Here the getHighScoreText function takes a highscore wrapped in a Maybe, and should return a meaningful message. We unwrap the highscore value with a case expression, and we are forced to explicitly say what happens if the value is there, and what happens if it is not. The program simply won't compile if you haven't handled both cases. This makes the program more robust since we cannot accidentally have a missing value.

Other ways of dealing with Maybes

Case expressions isn't the only way of dealing with a Maybe. The Maybe module includes some convenient functions. Two of the most useful ones are Maybe.withDefault and Maybe.map. Here is what they look like and how to use them:

Maybe.withDefault : a -> Maybe a -> a

Maybe.withDefault 0 (Just 4)        -- 4
Maybe.withDefault 0 Nothing         -- 0

Maybe.map : (a -> b) -> Maybe a -> Maybe b

Maybe.map (String.fromInt) (Just 4) -- Just "4"
Maybe.map (String.fromInt) Nothing  -- Nothing

Maybe.withDefault is used for unwrapping a Maybe just like case expressions. It returns the value inside the Just or returns the given default value if the value was Nothing.

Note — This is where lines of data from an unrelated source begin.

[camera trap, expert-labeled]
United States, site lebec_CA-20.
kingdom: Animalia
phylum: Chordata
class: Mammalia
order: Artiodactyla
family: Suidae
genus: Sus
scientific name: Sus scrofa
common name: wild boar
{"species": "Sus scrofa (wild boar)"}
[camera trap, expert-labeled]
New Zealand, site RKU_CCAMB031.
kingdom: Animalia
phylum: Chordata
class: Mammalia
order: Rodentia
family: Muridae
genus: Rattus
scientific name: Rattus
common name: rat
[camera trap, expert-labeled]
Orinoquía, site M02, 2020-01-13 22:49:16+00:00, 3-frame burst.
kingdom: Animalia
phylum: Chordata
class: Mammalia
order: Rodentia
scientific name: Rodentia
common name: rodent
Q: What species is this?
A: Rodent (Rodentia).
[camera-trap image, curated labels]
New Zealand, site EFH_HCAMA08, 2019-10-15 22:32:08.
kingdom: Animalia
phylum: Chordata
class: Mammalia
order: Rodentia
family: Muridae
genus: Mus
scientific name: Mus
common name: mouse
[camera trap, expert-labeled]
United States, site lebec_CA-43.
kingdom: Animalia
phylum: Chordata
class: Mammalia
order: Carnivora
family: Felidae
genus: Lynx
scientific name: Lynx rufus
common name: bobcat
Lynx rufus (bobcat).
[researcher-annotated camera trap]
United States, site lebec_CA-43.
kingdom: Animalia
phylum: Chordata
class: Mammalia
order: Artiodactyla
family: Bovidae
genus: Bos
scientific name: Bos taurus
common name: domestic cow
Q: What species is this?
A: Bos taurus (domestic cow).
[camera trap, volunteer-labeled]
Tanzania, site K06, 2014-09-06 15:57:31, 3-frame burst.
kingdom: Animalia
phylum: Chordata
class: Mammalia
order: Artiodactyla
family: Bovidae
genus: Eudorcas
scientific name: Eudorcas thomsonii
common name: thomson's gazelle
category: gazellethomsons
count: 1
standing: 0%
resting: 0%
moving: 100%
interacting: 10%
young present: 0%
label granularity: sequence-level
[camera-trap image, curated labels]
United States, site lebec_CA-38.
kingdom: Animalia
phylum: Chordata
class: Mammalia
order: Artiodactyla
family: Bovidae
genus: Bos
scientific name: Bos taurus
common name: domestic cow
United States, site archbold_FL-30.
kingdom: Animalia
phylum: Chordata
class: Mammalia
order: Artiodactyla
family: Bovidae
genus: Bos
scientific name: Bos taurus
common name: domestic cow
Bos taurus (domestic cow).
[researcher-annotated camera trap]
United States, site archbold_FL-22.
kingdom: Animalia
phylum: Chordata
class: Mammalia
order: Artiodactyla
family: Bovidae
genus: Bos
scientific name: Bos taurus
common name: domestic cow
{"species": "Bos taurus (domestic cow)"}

Maybe.map is used when you want to change the value inside the Maybe (if present), and wrap it inside a Maybe again. The function given as an argument is applied to the value if it is there, and if the value is Nothing then nothing (😆) happens and Nothing is returned.

Library functions returning Maybes

When using Elm you will meet Maybes all the time. Library functions that may fail will always return a Maybe (or a similar construct such as Result). For example the list function List.head, which should return the first element of the list, will return the element in a Maybe since the list may be empty.

Summary

When deciding types for the values in your program try to think if some of them would fit better as Maybes. If for example a variable doesn't have a meaningful initial value, then it might be worth considering a Maybe.

All in all, play around with Ellie and try to get comfortable with Maybes!